▸ **O que fazer**:
Responda a estas perguntas com base no trecho da página:
1. Qual era o diagnóstico da senhora recebida em consulta?
2. Há quanto tempo o exame que ela trouxe mostrava esse diagnóstico?
3. O que os hospitais fizeram nas últimas semanas, segundo o trecho?

▸ **Trecho da página**:
_____
Semana passada recebi em consulta uma senhora com diagnóstico de câncer de intestino, trazendo um exame mostrando diagnóstico há mais de dois meses. Investigando, entendi que ela havia já marcado uma consulta logo que recebeu o resultado do exame, mas por conta do confinamento e pandemia, acabou não conseguindo ser atendida, e atrasou o início de seu tratamento por um tempo que pode lhe custar caro no resultado.
As últimas semanas foram de foco quase exclusivo na Covid-19 na área de saúde. Clínicas e postos de saúde fecharam, hospitais se ajustaram para atendimento da pandemia, médicos pararam seus atendimentos não emergenciais – e não poderia ter sido diferente, a situação exige essa medida de enfrentamento à pandemia
Mas pessoas continuam a ter doenças.
Doenças crônicas que precisam de manutenção ou ajuste de tratamento.
_____
▸ **Material extraído**:
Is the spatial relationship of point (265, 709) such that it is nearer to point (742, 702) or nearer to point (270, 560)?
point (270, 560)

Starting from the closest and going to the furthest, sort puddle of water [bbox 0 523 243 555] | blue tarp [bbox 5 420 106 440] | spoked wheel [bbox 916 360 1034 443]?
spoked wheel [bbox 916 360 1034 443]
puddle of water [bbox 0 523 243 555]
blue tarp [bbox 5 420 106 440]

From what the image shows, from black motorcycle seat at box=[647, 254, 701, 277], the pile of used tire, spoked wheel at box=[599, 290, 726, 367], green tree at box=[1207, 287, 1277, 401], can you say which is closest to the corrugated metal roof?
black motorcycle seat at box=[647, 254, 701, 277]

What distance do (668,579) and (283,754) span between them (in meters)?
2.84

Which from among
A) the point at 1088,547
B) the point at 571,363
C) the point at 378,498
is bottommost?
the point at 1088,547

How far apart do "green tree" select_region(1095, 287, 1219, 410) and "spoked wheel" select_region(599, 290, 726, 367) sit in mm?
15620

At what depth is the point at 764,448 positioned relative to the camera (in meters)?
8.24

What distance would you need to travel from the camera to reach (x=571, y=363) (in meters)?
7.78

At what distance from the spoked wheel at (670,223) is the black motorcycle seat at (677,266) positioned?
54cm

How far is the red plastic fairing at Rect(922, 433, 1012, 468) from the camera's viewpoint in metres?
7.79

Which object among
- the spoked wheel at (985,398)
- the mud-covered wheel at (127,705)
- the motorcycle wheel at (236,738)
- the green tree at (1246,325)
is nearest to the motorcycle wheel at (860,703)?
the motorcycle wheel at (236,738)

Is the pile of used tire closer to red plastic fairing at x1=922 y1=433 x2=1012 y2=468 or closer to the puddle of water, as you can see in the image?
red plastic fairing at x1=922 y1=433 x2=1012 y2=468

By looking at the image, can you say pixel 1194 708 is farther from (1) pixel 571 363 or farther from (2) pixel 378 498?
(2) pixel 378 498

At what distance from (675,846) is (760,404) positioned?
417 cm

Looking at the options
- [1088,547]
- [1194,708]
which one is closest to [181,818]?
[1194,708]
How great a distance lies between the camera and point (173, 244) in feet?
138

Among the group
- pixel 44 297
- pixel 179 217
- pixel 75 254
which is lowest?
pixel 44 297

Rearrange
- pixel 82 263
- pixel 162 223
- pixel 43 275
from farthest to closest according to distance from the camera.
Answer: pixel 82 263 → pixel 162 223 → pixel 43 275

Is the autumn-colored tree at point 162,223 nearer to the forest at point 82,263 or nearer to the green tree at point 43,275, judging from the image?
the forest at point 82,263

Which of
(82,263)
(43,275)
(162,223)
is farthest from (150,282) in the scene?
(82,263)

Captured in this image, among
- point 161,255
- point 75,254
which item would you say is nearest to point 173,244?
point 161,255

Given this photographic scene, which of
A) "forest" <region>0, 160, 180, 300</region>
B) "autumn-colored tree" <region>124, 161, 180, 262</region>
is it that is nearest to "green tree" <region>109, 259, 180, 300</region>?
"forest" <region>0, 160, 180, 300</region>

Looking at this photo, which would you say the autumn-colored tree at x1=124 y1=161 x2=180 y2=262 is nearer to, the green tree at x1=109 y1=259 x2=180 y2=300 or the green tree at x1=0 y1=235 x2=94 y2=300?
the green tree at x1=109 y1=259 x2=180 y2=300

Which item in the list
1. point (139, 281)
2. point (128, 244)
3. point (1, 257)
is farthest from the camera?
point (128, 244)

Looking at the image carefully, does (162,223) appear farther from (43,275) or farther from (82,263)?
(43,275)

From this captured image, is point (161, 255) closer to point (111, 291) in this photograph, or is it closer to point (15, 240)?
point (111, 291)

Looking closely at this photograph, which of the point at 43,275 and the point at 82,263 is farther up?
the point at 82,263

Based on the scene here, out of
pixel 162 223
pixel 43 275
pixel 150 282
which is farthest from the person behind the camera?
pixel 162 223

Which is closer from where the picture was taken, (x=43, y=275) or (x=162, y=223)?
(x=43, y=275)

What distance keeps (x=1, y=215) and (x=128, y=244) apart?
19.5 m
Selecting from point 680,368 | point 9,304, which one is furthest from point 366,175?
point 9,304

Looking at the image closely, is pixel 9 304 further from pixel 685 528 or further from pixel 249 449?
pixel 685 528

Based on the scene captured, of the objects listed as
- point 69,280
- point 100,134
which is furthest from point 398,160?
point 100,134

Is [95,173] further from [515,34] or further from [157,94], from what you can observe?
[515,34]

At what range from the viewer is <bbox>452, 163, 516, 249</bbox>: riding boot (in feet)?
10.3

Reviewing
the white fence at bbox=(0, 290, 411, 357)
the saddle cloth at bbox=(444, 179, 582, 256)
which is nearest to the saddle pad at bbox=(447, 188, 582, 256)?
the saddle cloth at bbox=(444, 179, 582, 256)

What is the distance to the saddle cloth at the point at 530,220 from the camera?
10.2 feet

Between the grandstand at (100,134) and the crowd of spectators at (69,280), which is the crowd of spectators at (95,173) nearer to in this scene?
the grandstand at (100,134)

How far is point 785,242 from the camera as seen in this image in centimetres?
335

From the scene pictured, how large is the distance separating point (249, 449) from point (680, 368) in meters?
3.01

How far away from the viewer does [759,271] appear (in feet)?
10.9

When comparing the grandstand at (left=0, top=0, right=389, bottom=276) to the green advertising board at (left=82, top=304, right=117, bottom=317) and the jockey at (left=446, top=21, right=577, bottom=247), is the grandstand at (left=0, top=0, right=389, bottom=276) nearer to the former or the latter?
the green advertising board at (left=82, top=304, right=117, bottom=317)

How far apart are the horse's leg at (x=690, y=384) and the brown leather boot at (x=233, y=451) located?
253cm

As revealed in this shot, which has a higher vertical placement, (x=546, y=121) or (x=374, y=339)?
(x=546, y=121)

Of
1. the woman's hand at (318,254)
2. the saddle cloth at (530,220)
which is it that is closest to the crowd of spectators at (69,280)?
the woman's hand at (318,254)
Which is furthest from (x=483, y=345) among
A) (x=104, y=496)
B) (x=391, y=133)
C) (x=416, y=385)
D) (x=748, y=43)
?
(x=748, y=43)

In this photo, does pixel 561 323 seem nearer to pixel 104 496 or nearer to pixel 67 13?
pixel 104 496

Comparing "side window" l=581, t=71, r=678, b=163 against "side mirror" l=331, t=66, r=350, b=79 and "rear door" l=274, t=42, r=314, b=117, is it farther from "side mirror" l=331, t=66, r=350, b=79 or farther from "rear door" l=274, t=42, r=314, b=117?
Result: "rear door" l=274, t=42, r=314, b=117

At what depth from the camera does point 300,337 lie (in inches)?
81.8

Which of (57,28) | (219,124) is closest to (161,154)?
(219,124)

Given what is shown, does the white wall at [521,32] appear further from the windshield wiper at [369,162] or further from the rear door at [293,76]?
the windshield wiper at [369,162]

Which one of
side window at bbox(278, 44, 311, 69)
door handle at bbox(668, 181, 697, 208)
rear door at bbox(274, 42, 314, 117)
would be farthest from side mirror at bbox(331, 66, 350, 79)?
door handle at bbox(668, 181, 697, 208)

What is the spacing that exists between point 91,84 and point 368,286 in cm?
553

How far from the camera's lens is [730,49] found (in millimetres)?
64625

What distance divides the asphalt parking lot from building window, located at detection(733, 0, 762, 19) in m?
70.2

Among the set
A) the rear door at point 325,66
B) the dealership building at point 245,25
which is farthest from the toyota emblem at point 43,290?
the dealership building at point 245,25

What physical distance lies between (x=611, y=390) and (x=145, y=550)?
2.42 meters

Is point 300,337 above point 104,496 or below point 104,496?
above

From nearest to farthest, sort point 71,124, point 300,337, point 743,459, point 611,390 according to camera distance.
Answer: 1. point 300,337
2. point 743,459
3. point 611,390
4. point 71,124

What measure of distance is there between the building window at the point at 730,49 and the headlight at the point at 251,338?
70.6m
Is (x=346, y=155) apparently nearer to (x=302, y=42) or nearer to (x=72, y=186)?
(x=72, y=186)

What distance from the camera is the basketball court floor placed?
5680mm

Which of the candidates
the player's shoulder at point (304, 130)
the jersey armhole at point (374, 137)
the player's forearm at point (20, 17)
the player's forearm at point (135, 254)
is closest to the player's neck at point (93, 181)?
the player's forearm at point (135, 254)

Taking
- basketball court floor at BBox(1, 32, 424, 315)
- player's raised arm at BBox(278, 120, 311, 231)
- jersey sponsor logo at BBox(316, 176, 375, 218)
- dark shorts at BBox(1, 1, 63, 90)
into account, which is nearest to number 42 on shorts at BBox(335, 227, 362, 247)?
_____
▸ **Tarefa concluída**:
1. Câncer de intestino.
2. Há mais de dois meses.
3. Ajustaram-se para o atendimento da pandemia.